• [What is being asked]:
Word for word, repeat each record that follows.
━━ Data to examine
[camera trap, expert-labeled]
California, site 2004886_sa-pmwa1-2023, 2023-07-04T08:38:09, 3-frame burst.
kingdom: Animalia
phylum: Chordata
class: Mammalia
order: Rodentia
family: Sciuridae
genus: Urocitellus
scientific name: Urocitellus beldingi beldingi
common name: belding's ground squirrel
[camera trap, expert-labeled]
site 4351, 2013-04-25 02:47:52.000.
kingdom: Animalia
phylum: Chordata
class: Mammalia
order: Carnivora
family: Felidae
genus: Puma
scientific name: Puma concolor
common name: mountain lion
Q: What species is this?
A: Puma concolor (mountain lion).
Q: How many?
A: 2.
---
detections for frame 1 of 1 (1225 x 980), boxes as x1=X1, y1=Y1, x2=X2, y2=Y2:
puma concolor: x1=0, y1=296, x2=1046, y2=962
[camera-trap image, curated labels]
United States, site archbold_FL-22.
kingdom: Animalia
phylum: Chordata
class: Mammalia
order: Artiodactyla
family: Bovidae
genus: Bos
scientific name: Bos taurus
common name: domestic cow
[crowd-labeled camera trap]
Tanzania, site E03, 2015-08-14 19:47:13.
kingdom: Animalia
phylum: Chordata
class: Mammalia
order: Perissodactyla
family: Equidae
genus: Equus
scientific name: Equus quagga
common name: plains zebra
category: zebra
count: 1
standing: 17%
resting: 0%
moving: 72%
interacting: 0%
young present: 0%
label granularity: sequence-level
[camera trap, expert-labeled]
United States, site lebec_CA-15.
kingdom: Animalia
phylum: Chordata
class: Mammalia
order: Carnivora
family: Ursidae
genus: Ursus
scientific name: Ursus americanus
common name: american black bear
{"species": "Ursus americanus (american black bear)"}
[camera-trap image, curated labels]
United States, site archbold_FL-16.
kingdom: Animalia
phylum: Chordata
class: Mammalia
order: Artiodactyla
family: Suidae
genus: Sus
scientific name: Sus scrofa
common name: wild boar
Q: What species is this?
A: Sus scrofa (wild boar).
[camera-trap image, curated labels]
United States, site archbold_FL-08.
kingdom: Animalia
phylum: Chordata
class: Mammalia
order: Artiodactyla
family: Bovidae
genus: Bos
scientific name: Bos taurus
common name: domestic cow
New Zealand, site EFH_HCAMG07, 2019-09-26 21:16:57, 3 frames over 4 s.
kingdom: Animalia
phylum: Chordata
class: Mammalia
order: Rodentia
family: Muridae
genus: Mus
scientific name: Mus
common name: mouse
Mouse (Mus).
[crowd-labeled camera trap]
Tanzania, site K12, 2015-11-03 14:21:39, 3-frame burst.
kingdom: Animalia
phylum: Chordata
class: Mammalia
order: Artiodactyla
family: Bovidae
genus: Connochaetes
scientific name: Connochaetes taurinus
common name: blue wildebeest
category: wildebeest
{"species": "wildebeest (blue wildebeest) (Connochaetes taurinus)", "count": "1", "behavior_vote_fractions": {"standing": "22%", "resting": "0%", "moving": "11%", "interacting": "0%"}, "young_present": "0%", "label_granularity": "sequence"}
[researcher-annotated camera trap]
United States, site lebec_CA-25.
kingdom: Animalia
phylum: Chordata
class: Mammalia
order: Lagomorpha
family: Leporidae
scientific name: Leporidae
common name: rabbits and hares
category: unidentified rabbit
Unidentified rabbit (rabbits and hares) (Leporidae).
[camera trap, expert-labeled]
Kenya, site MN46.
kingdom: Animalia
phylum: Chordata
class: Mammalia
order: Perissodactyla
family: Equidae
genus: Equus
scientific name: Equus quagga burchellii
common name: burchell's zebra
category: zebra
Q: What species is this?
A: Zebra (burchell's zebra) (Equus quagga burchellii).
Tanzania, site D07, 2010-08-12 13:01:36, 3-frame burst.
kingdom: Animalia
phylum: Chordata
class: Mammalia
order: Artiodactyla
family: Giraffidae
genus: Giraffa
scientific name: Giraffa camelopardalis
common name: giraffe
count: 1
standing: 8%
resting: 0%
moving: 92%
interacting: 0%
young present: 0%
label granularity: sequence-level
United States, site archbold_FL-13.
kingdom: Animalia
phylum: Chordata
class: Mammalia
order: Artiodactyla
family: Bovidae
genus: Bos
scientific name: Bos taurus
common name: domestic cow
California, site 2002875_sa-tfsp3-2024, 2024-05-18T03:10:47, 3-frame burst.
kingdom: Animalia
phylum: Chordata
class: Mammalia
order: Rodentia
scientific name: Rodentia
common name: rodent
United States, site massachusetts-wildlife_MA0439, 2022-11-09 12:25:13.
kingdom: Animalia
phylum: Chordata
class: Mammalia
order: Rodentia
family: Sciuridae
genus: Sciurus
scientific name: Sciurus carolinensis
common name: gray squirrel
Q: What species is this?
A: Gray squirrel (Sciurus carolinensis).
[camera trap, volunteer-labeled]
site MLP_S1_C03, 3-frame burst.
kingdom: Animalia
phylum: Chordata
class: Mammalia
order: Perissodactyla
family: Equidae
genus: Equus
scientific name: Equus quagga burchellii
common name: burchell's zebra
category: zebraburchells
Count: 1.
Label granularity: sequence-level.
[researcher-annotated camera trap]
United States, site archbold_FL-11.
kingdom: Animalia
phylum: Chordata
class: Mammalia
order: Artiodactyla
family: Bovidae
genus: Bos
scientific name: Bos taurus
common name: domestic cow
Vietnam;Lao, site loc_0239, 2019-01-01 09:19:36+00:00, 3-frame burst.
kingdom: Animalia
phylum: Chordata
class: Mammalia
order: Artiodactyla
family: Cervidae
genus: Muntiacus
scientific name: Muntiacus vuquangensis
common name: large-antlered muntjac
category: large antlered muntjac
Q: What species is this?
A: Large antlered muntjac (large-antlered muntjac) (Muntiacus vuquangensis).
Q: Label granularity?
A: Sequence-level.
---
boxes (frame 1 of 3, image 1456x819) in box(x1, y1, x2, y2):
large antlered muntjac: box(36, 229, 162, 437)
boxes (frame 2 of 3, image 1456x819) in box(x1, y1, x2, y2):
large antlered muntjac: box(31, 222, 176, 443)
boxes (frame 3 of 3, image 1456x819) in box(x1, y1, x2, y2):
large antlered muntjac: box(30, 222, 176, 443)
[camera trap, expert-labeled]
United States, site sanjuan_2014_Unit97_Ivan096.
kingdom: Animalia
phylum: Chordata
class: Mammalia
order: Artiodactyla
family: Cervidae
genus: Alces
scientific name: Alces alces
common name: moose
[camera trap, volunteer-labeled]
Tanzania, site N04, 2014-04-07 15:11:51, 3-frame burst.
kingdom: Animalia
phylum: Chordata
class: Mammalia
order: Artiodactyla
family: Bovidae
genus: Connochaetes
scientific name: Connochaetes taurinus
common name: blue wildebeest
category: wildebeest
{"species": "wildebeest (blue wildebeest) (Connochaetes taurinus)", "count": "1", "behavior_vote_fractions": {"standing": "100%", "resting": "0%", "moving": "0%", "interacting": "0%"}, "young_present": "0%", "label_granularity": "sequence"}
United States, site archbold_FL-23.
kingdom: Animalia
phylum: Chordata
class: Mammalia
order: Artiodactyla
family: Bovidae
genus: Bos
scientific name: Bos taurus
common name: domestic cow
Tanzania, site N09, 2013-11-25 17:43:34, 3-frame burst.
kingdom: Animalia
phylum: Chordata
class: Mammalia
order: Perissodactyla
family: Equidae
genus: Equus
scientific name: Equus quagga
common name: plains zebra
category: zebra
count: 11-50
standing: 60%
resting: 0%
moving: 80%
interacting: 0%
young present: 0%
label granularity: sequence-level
━━━━
• [The answer]:
[camera trap, expert-labeled]
California, site 2004886_sa-pmwa1-2023, 2023-07-04T08:38:09, 3-frame burst.
kingdom: Animalia
phylum: Chordata
class: Mammalia
order: Rodentia
family: Sciuridae
genus: Urocitellus
scientific name: Urocitellus beldingi beldingi
common name: belding's ground squirrel
[camera trap, expert-labeled]
site 4351, 2013-04-25 02:47:52.000.
kingdom: Animalia
phylum: Chordata
class: Mammalia
order: Carnivora
family: Felidae
genus: Puma
scientific name: Puma concolor
common name: mountain lion
Q: What species is this?
A: Puma concolor (mountain lion).
Q: How many?
A: 2.
---
detections for frame 1 of 1 (1225 x 980), boxes as x1=X1, y1=Y1, x2=X2, y2=Y2:
puma concolor: x1=0, y1=296, x2=1046, y2=962
[camera-trap image, curated labels]
United States, site archbold_FL-22.
kingdom: Animalia
phylum: Chordata
class: Mammalia
order: Artiodactyla
family: Bovidae
genus: Bos
scientific name: Bos taurus
common name: domestic cow
[crowd-labeled camera trap]
Tanzania, site E03, 2015-08-14 19:47:13.
kingdom: Animalia
phylum: Chordata
class: Mammalia
order: Perissodactyla
family: Equidae
genus: Equus
scientific name: Equus quagga
common name: plains zebra
category: zebra
count: 1
standing: 17%
resting: 0%
moving: 72%
interacting: 0%
young present: 0%
label granularity: sequence-level
[camera trap, expert-labeled]
United States, site lebec_CA-15.
kingdom: Animalia
phylum: Chordata
class: Mammalia
order: Carnivora
family: Ursidae
genus: Ursus
scientific name: Ursus americanus
common name: american black bear
{"species": "Ursus americanus (american black bear)"}
[camera-trap image, curated labels]
United States, site archbold_FL-16.
kingdom: Animalia
phylum: Chordata
class: Mammalia
order: Artiodactyla
family: Suidae
genus: Sus
scientific name: Sus scrofa
common name: wild boar
Q: What species is this?
A: Sus scrofa (wild boar).
[camera-trap image, curated labels]
United States, site archbold_FL-08.
kingdom: Animalia
phylum: Chordata
class: Mammalia
order: Artiodactyla
family: Bovidae
genus: Bos
scientific name: Bos taurus
common name: domestic cow
New Zealand, site EFH_HCAMG07, 2019-09-26 21:16:57, 3 frames over 4 s.
kingdom: Animalia
phylum: Chordata
class: Mammalia
order: Rodentia
family: Muridae
genus: Mus
scientific name: Mus
common name: mouse
Mouse (Mus).
[crowd-labeled camera trap]
Tanzania, site K12, 2015-11-03 14:21:39, 3-frame burst.
kingdom: Animalia
phylum: Chordata
class: Mammalia
order: Artiodactyla
family: Bovidae
genus: Connochaetes
scientific name: Connochaetes taurinus
common name: blue wildebeest
category: wildebeest
{"species": "wildebeest (blue wildebeest) (Connochaetes taurinus)", "count": "1", "behavior_vote_fractions": {"standing": "22%", "resting": "0%", "moving": "11%", "interacting": "0%"}, "young_present": "0%", "label_granularity": "sequence"}
[researcher-annotated camera trap]
United States, site lebec_CA-25.
kingdom: Animalia
phylum: Chordata
class: Mammalia
order: Lagomorpha
family: Leporidae
scientific name: Leporidae
common name: rabbits and hares
category: unidentified rabbit
Unidentified rabbit (rabbits and hares) (Leporidae).
[camera trap, expert-labeled]
Kenya, site MN46.
kingdom: Animalia
phylum: Chordata
class: Mammalia
order: Perissodactyla
family: Equidae
genus: Equus
scientific name: Equus quagga burchellii
common name: burchell's zebra
category: zebra
Q: What species is this?
A: Zebra (burchell's zebra) (Equus quagga burchellii).
Tanzania, site D07, 2010-08-12 13:01:36, 3-frame burst.
kingdom: Animalia
phylum: Chordata
class: Mammalia
order: Artiodactyla
family: Giraffidae
genus: Giraffa
scientific name: Giraffa camelopardalis
common name: giraffe
count: 1
standing: 8%
resting: 0%
moving: 92%
interacting: 0%
young present: 0%
label granularity: sequence-level
United States, site archbold_FL-13.
kingdom: Animalia
phylum: Chordata
class: Mammalia
order: Artiodactyla
family: Bovidae
genus: Bos
scientific name: Bos taurus
common name: domestic cow
California, site 2002875_sa-tfsp3-2024, 2024-05-18T03:10:47, 3-frame burst.
kingdom: Animalia
phylum: Chordata
class: Mammalia
order: Rodentia
scientific name: Rodentia
common name: rodent
United States, site massachusetts-wildlife_MA0439, 2022-11-09 12:25:13.
kingdom: Animalia
phylum: Chordata
class: Mammalia
order: Rodentia
family: Sciuridae
genus: Sciurus
scientific name: Sciurus carolinensis
common name: gray squirrel
Q: What species is this?
A: Gray squirrel (Sciurus carolinensis).
[camera trap, volunteer-labeled]
site MLP_S1_C03, 3-frame burst.
kingdom: Animalia
phylum: Chordata
class: Mammalia
order: Perissodactyla
family: Equidae
genus: Equus
scientific name: Equus quagga burchellii
common name: burchell's zebra
category: zebraburchells
Count: 1.
Label granularity: sequence-level.
[researcher-annotated camera trap]
United States, site archbold_FL-11.
kingdom: Animalia
phylum: Chordata
class: Mammalia
order: Artiodactyla
family: Bovidae
genus: Bos
scientific name: Bos taurus
common name: domestic cow
Vietnam;Lao, site loc_0239, 2019-01-01 09:19:36+00:00, 3-frame burst.
kingdom: Animalia
phylum: Chordata
class: Mammalia
order: Artiodactyla
family: Cervidae
genus: Muntiacus
scientific name: Muntiacus vuquangensis
common name: large-antlered muntjac
category: large antlered muntjac
Q: What species is this?
A: Large antlered muntjac (large-antlered muntjac) (Muntiacus vuquangensis).
Q: Label granularity?
A: Sequence-level.
---
boxes (frame 1 of 3, image 1456x819) in box(x1, y1, x2, y2):
large antlered muntjac: box(36, 229, 162, 437)
boxes (frame 2 of 3, image 1456x819) in box(x1, y1, x2, y2):
large antlered muntjac: box(31, 222, 176, 443)
boxes (frame 3 of 3, image 1456x819) in box(x1, y1, x2, y2):
large antlered muntjac: box(30, 222, 176, 443)
[camera trap, expert-labeled]
United States, site sanjuan_2014_Unit97_Ivan096.
kingdom: Animalia
phylum: Chordata
class: Mammalia
order: Artiodactyla
family: Cervidae
genus: Alces
scientific name: Alces alces
common name: moose
[camera trap, volunteer-labeled]
Tanzania, site N04, 2014-04-07 15:11:51, 3-frame burst.
kingdom: Animalia
phylum: Chordata
class: Mammalia
order: Artiodactyla
family: Bovidae
genus: Connochaetes
scientific name: Connochaetes taurinus
common name: blue wildebeest
category: wildebeest
{"species": "wildebeest (blue wildebeest) (Connochaetes taurinus)", "count": "1", "behavior_vote_fractions": {"standing": "100%", "resting": "0%", "moving": "0%", "interacting": "0%"}, "young_present": "0%", "label_granularity": "sequence"}
United States, site archbold_FL-23.
kingdom: Animalia
phylum: Chordata
class: Mammalia
order: Artiodactyla
family: Bovidae
genus: Bos
scientific name: Bos taurus
common name: domestic cow
Tanzania, site N09, 2013-11-25 17:43:34, 3-frame burst.
kingdom: Animalia
phylum: Chordata
class: Mammalia
order: Perissodactyla
family: Equidae
genus: Equus
scientific name: Equus quagga
common name: plains zebra
category: zebra
count: 11-50
standing: 60%
resting: 0%
moving: 80%
interacting: 0%
young present: 0%
label granularity: sequence-level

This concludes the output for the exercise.